Sarah was still taking things out of the car, so I was the one who was surprised first. A woman answered the door…actually, I think that was not quite true. She heard me unlock the cabin and stood waiting for me to enter. She was beautiful in a sweet, girl-next-door kind of way with pockets of energy that seemed to be out of her control.
“Umm… Yes, hello.”
It was Sarah’s turn to be surprised.
“I think that there is a mistake here.” She put down the boxes of food and looked around. It was a very large space and we did not see her with anyone else in the front room. “We were told that the cabin would be free for the week-end. We rented it out.”
The woman kept smiling.
“I thought that might happen. Did you get the keys from…?”
Not going to include his name in this; this is our story. Probably better that way.
“Yes, he said that we could take the week-end off and stay here. Just self-isolate…by ourselves.” I caught myself and Sarah began to look angrily at the space around us.
“Said the same thing to us, I’m afraid.”
The woman held up a key in one hand and put her lamp down on a table. It was clearly the same one we had and we both stared at it. So, not a thief. Wonderful.
“Umm.” I looked around. “You said, ‘us’.”
“Your…boyfriend?” Sarah was annoyed and almost yelled it out.
From behind us, another man walked in and smiled. He was dressed for the elements in a lumberjack shirt and coat that strained at his muscles. For some reason, I immediately thought that he was a perfect match for this woman. And he was also very energetic and able to project himself into someone's thoughts. That seemed pretty timely, I felt, even as we recovered from this extra shock. At least we weren’t shouting at each other. Well, not yet.
“Welcome to the cabin!
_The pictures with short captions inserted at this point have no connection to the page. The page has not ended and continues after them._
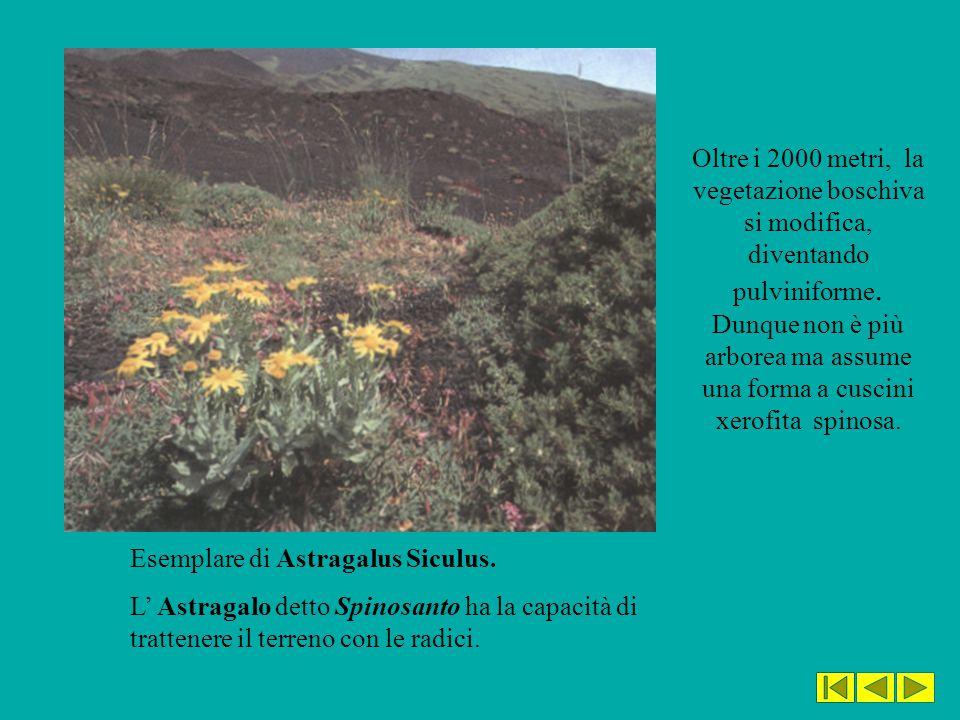 Oltre i 2000 metri, la vegetazione boschiva si modifica, diventando pulviniforme. Dunque non è più arborea ma assume una forma a cuscini xerofita spinosa.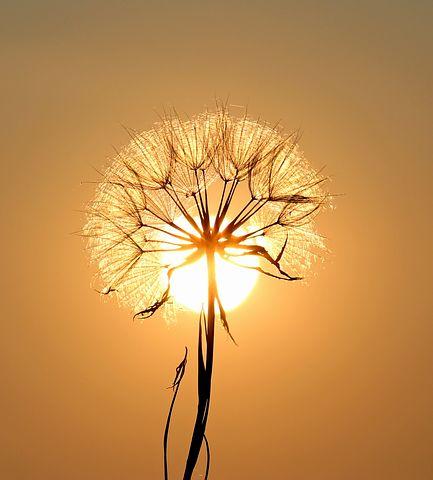 Healing i tanke och handling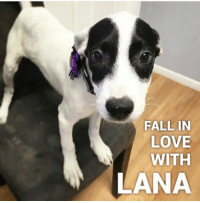 LANA IS READY TO ADOPT 💕 Introducing #Lana, one of beautiful Momma Ladonna's precious puppies. Apply to adopt her and read this family's story here: https://goo.gl/j9KQo8  This young family arrived to NYBC with the #PR55 rescue transport.  Lana is as sweet as sugar and can't wait to find her furever home. Please apply to adopt this angel face today!!   #LadonnaNYBC #LanaNybc #nybcpr #nybc #newyorkbullycrew #adoptdontshop #speakingfortheoneswhocant   #HelpUsHelpThem: FALL IN  LOVE  WITH  LANA LANA IS READY TO ADOPT 💕 Introducing #Lana, one of beautiful Momma Ladonna's precious puppies. Apply to adopt her and read this family's story here: https://goo.gl/j9KQo8  This young family arrived to NYBC with the #PR55 rescue transport.  Lana is as sweet as sugar and can't wait to find her furever home. Please apply to adopt this angel face today!!   #LadonnaNYBC #LanaNybc #nybcpr #nybc #newyorkbullycrew #adoptdontshop #speakingfortheoneswhocant   #HelpUsHelpThem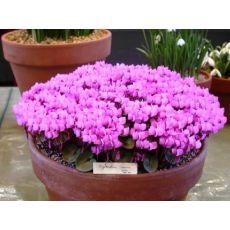 Sıklamen Siklamen Çiçeği Küçük Çiçekli Cyclamen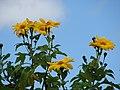Starr-090416-5975-Tithonia diversifolia-flowers-Makawao-Maui (24656445010).jpg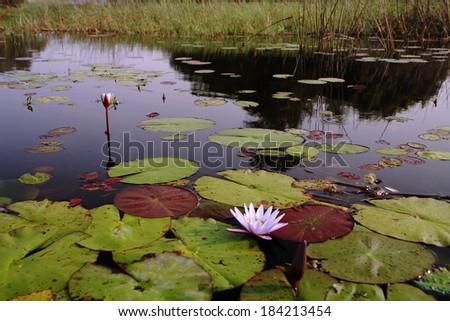 Waterlily aquatic flower (nymphaea alba) in Okavango Delta, Botswana - stock photo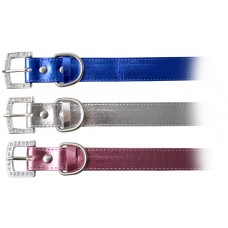 Rufz Metallic Dog Collar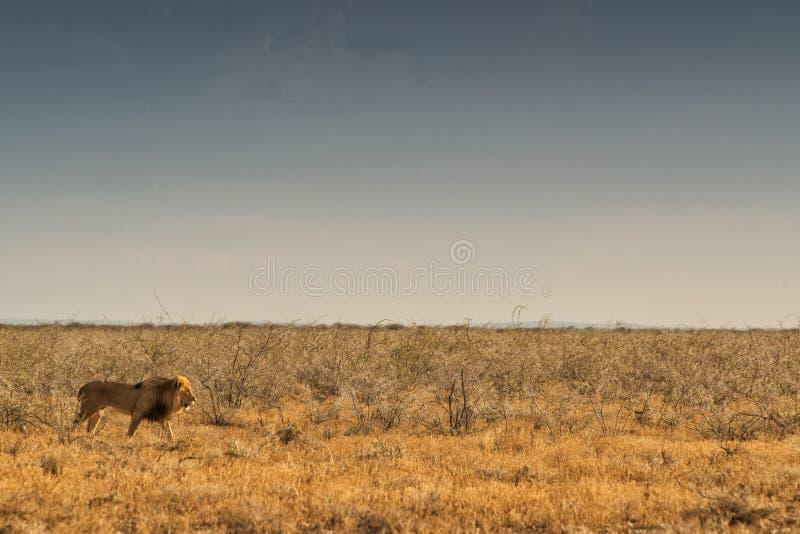 Leão que anda no savana africano Com luz do por do sol, vista lateral nafta África fotografia de stock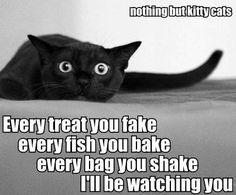 Oh my Lord!!!! Definately my kitties!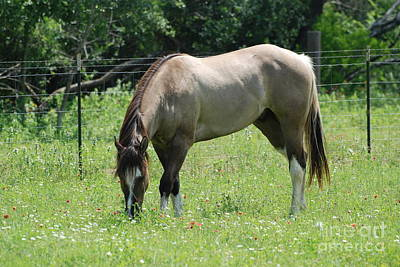 Paint Horse Photograph - Grazing Rights by GD Rankin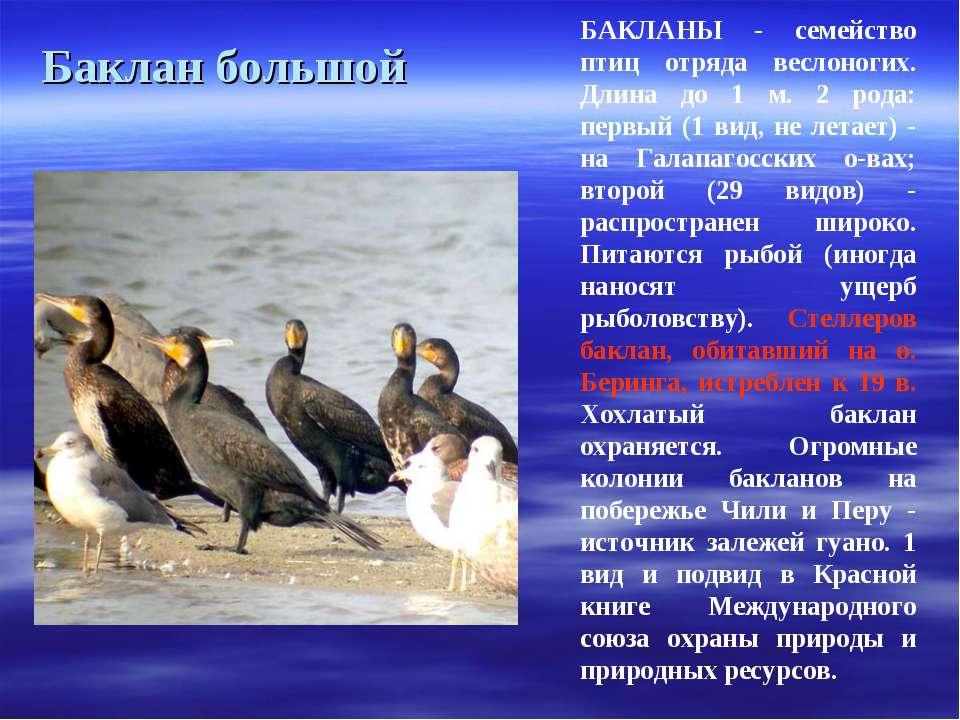 Баклан большой БАКЛАНЫ - семейство птиц отряда веслоногих. Длина до 1 м. 2 ро...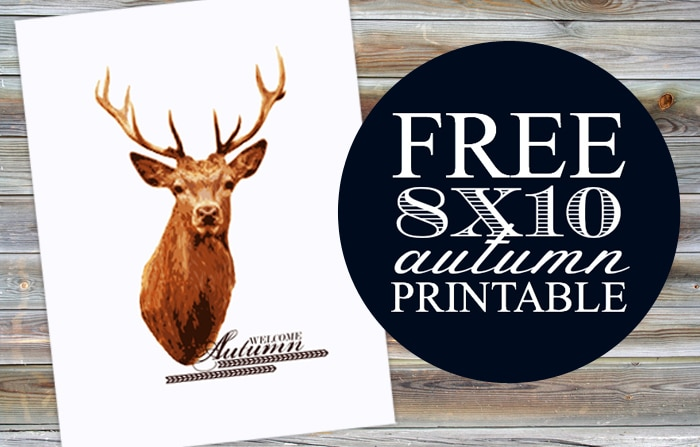 free paint by number autumn deer printable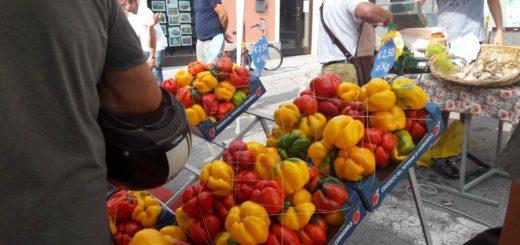 Fiera del Peperone Peperò Carmagnola Distretto del cibo chierese e carmagnolese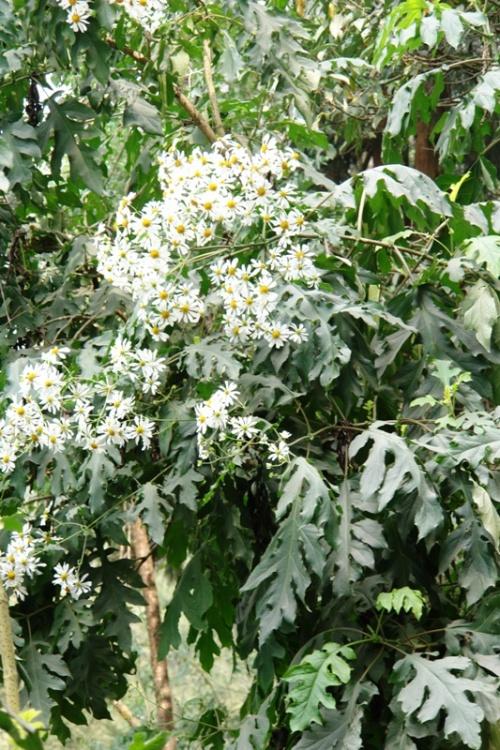 Ромашковое дерево
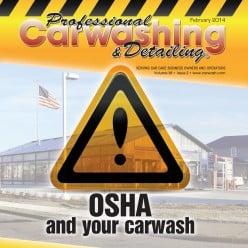 Professional Carwashing and Detailing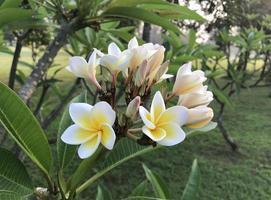 vita och gula blommor utanför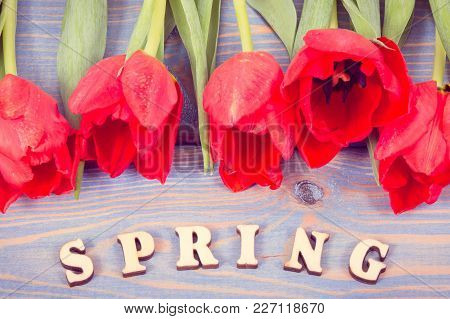 Vintage Photo, Word Spring With Fresh Red Tulips Lying On Blue Boards
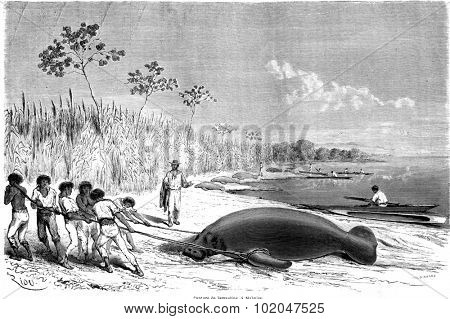 Capture of manatees in Malbuisson, vintage engraved illustration. Le Tour du Monde, Travel Journal, (1865).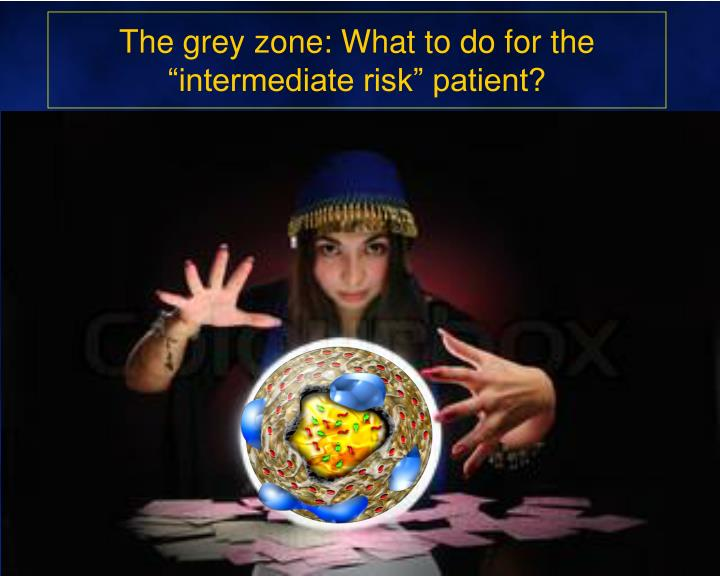 The grey zone what to do for the intermediate risk patient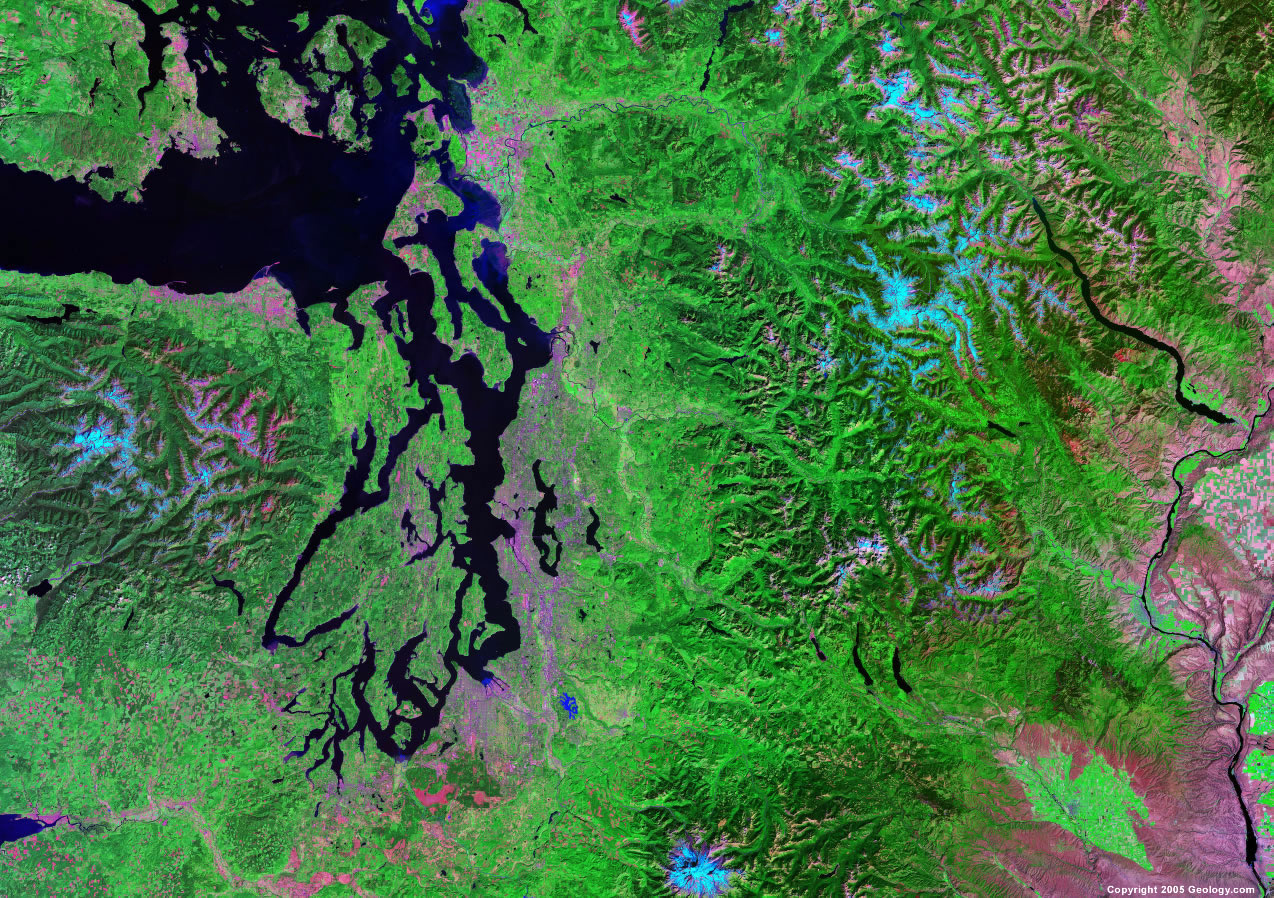 seattle-satellite-image.jpg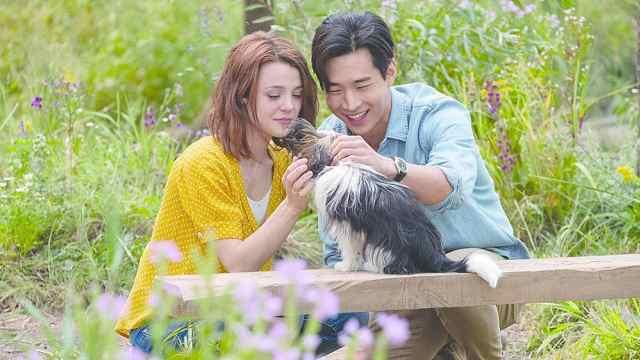 《一条狗的使命》刘宪华秃头首秀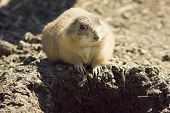 picture of gopher  - Gopher(Spermophilus dauricus) in the wild nature near the mink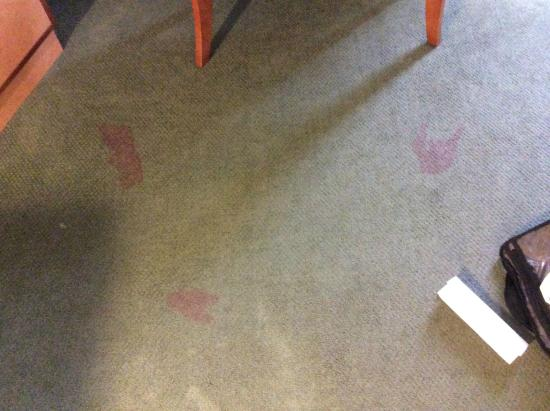 Extended Stay America - San Antonio - Colonnade: Bloody foot prints in front of the TV?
I’m Nick and my better half here,” he put the other woman in a bear hug, “is Laura.”
“Stop it!” She was clearly used to all of that affection.
So, two non-thieves to share a cabin with on a weekend.
Sarah put her boxes down. “I am Sarah and the guy who should have double-checked the dates,” she punched me in the arm, “is my Stephen.”
“Good to meet you!” They said it simultaneously, laughed, and stuck out their hands.
How could we resist?
As we put our things away, we saw that the cabin was much bigger than we suspected, so each couple would at least have their own room. I knew that Sarah was thinking about this and did not want to imagine having to share a couch or a barely-covered floor with her boyfriend. So, the first problem was clear.
And then there were other problems that turned out not to be so problematic. First, no wi-fi signal was present in that cabin. Our cellphones had also shut down when we checked for a signal, but a part of me was secretly happy about this. I had brought Sarah there to fix something that needed to be fixed a long time ago. After five years of dating, things were getting very rough between us. I liked her in my life, but I was never sure if I loved her enough. She also admitted that she was not sure if she cared for me that much, either. But we were in each other’s lives; that was clear and neither of us had the nerve to change that.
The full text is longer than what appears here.